=== Excerpted passage ===

When Garcia-Aguilera began to research for her first detective story she interned at an investigative agency in Miami. She realized she had talent and applied for a private investigator's license and began to work with a partner on both civil and domestic cases. Her partner quit after a few months to return to government work, but Garcia-Aguilera continued to run the business successfully for ten years. After that time, she returned to what she originally set out to do - write mystery novels.

One can clearly see how important her family and Cuba are to this P.I. turned novelist. Every one of her books is dedicated to her daughters "Sara, Antonia and Gabriella, the loves and passions of my life. And, as always, to my beloved Cuba, an island in chains. May they be broken so she will be free again!" (Havana Heat). This political view is present in each of her novels, sometimes subtle and sometimes blatant.

Her mysteries Bloody Waters, Bloody Shame, Bloody Secrets and A Miracle in Paradise have all been on the Murder on Miami Beach best sellers list every year. Each novel includes the protagonist Lupe Solano, a woman with a similar past to Garcia-Aguilera's. Lupe has also been well-established in the private investigator's field. Harper Collin's web site gives us an amusing introduction to Lupe but also warns us to her tendencies. In a unique form of feminism, Lupe refuses to be taken care of, but doesn't mind the door being held open for her once in a while. She is a sucker for good scents, brand names, and red wine. She also totes a gun in her Chanel handbag. Thrilling Detective web site offers, "Lupe's young, tough, self-assured, and not above a roll in the hay, just for the fun of it; much to the dismay of some more genteel fans. Fuck 'em, I say. Sometimes girls just wanna have fun, too. A welcome addition to the genre. "

=== To be done ===
(a) Reproduce word for word the portion of the Garcia-Aguilera passage starting at "One can clearly" and ending at "and sometimes blatant.".
(b) According to the Garcia-Aguilera passage, how long did she keep running the investigative business after her partner quit?

=== Supplied information ===
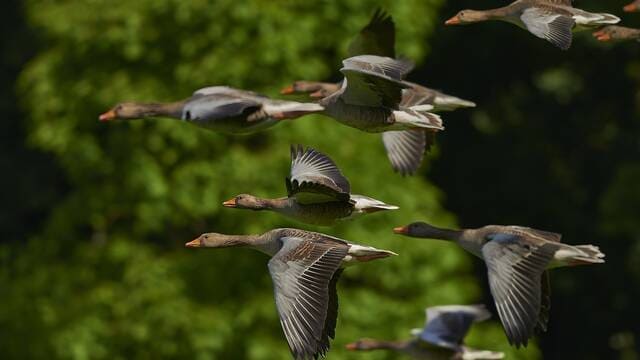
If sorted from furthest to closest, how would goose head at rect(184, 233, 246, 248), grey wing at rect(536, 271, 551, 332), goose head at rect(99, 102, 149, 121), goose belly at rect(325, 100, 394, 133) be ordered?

=== Answers by task ===
(a)
One can clearly see how important her family and Cuba are to this P.I. turned novelist. Every one of her books is dedicated to her daughters "Sara, Antonia and Gabriella, the loves and passions of my life. And, as always, to my beloved Cuba, an island in chains. May they be broken so she will be free again!" (Havana Heat). This political view is present in each of her novels, sometimes subtle and sometimes blatant.

(b) Ten years.